Six isolates (3%) were considered to be XDR, including one A. baumannii isolate. This finding is encouraging, given the strong association between XDR and excess mortality [25]. However, the overall resistance rates documented here and elsewhere, coupled with the challenges posed when XDR is encountered, highlight the need for new antibiotics, ideally with new mechanisms of action.

CR GNB infections are associated with excess morbidity and mortality, as well as significantly increased resource use. Half of the patients died over the course of the study, and in 28% of deaths, Carb-NS GNB infection was considered a potential contributing factor. The healthcare costs associated with asymptomatic colonisation with CR GNB during a hospital outbreak have been shown to be up to six times higher than in patients without colonisation and are even higher in infected patients [26].

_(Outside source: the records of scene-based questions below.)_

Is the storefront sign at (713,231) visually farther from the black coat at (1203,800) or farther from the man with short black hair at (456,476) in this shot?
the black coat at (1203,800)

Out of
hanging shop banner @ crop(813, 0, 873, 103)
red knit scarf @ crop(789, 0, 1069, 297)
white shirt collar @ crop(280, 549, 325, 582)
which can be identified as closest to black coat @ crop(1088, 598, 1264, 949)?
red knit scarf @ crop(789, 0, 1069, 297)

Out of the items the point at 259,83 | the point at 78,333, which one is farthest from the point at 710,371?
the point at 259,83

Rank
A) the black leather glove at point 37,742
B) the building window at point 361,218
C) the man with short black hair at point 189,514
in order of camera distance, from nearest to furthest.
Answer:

We consider the real-world setting as a strength of the current study, as the results are likely to be applicable to real-world clinical practice at hospitals beyond those included in the study. However, the study was not well controlled (there were many disparate variables), there was no comparator group and a larger number of patients would have been required to demonstrate a survival advantage. The retrospective observational design of the study is associated with risk of bias (e.g., due to lack of blinding in the collection, analysis or interpretation of the data). Part 2 of the study was based on a chart review, meaning that some data were incomplete and some were recorded inconsistently. In particular, the index organism was not always the causal organism, and as such, the data from part 2 represent overall trends and should be interpreted with appropriate caution. The study was conducted prior to the January 2020 European Committee on Antimicrobial Susceptibility Testing update replacing the ‘intermediate’ susceptibility category with ‘susceptible with increased exposure’ [27]. Under the revised guidance, a proportion of ‘carbapenem-intermediate’ isolates would have been classified as ‘carbapenem-susceptible’. A further limitation was that methods relevant to the study (e.g., criteria for choosing empirical antibiotic therapy, laboratory analyses for susceptibility testing) may have varied between the study centres.

Conclusions

Antimicrobial resistance, and particularly resistance to carbapenems, is an urgent challenge in the healthcare setting. This study provides an up-to-date view of Carb-NS GNB infections across the UK and suggests a need to improve the management of these infections. Specific improvements include reducing the time to availability of susceptibility tests to reduce the time to prescribing appropriate antibiotic therapy and improving the availability of antibiotics that are effective against these infections. These improvements may reduce durations of hospitalisation and improve other clinical outcomes.